┌──

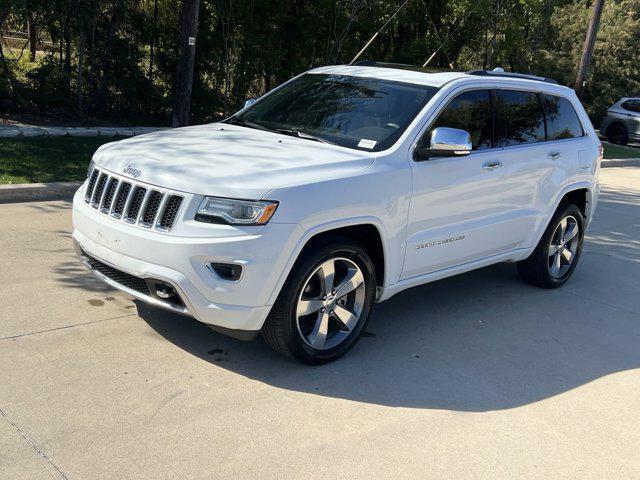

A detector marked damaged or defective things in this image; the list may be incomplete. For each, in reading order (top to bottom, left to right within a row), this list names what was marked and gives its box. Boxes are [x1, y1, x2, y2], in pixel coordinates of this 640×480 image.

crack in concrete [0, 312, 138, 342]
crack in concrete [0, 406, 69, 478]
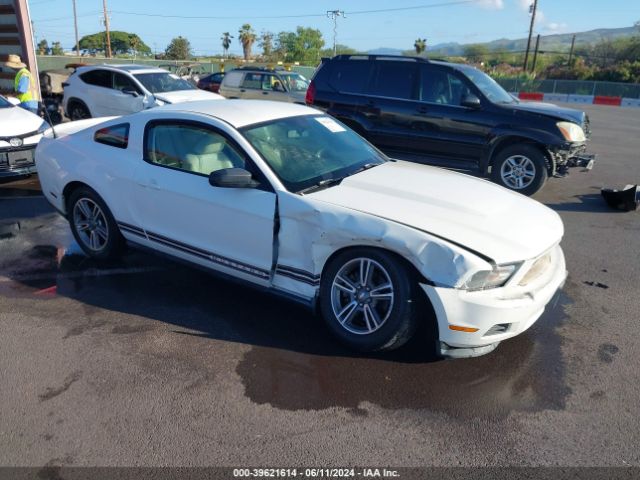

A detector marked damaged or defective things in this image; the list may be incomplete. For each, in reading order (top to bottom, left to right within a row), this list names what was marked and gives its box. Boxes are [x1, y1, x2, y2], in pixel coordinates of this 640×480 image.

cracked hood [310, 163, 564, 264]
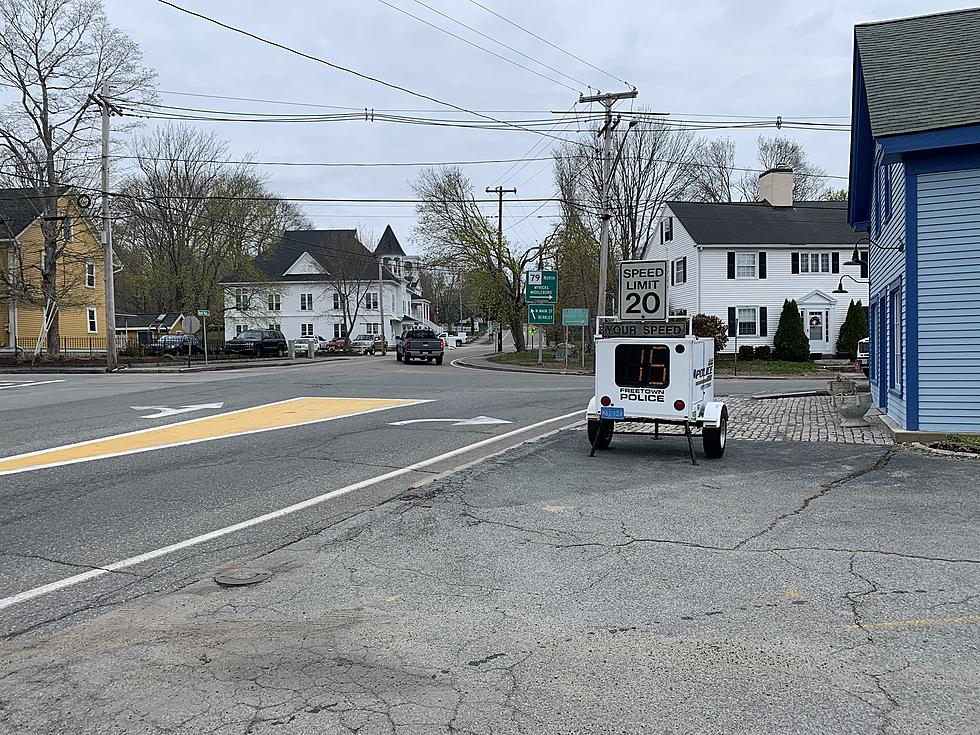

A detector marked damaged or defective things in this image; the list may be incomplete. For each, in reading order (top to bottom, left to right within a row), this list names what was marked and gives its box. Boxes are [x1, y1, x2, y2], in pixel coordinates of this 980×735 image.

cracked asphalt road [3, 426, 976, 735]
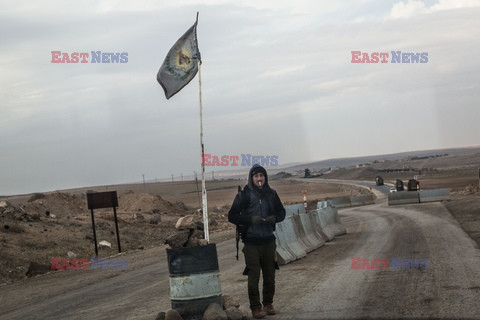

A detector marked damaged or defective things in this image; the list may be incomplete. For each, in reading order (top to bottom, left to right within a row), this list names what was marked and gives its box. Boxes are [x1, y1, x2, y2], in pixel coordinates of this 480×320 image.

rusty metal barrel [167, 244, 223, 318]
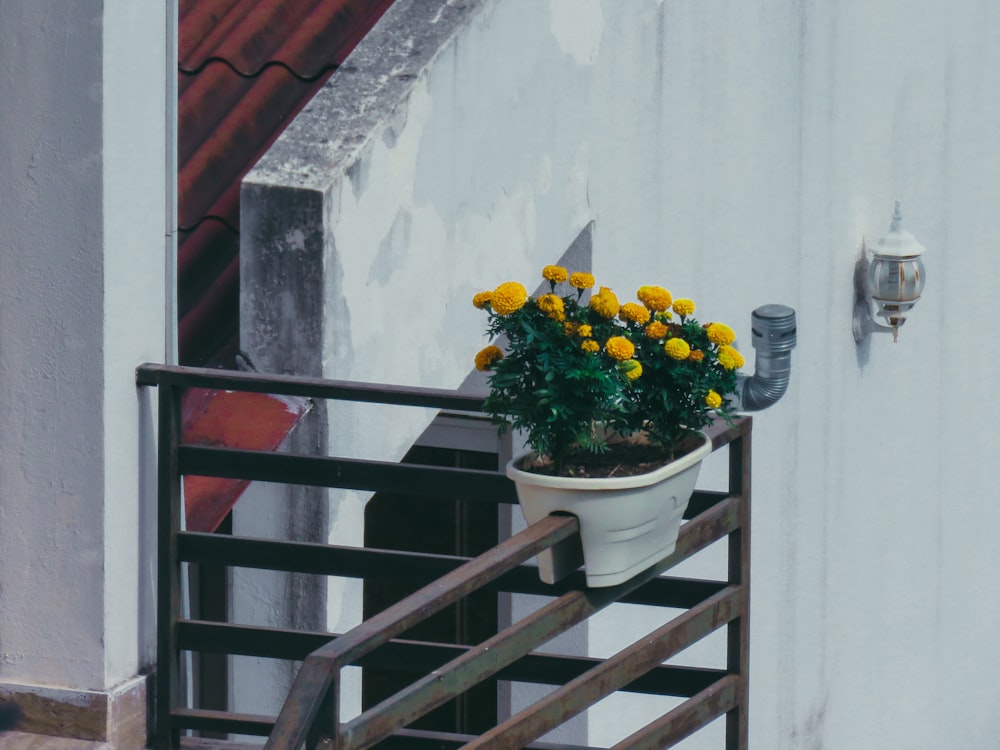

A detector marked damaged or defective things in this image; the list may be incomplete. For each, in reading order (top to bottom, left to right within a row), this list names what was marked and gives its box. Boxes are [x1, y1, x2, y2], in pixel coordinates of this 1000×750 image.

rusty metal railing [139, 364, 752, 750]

└──

(Exercise description)
Copy out all of the entries above word for word, leaving out the pictures.

(Response to the exercise)
A detector marked damaged or defective things in this image; the list may be incomplete. For each, in reading order (top to bottom, left to right within a row), this list names what was marked and gives its box. Boxes are [x1, y1, x2, y2], in pixel coordinates of this 640×480 image.

crack in concrete [0, 312, 138, 342]
crack in concrete [0, 406, 69, 478]

A detector marked damaged or defective things in this image; the list may be incomplete. For each, in reading order (top to bottom, left to right within a row), this list names what was marked and gives its box. Boxes are [x1, y1, x2, y2], in pixel coordinates of this 640×480 image.

cracked hood [310, 163, 564, 264]

A detector marked damaged or defective things in this image; the list may be incomplete. For each, in reading order (top to bottom, left to right within a row), this list names what was marked and gives its box. Boxes are [x1, y1, x2, y2], in pixel coordinates of this 980×735 image.

cracked asphalt road [3, 426, 976, 735]

A detector marked damaged or defective things in this image; the list may be incomplete. For each, in reading order (top to bottom, left to right within a row), this list names what was marked and gives its box. Boxes are [x1, y1, x2, y2], in pixel coordinates of this 480×320 image.

rusty metal barrel [167, 244, 223, 318]

A detector marked damaged or defective things in this image; the list may be incomplete. For each, in reading order (top to bottom, left to right within a row), this list names what was marked and gives its box. Boxes are [x1, y1, x2, y2], in pixel coordinates of this 1000×750 image.

rusty metal railing [139, 364, 752, 750]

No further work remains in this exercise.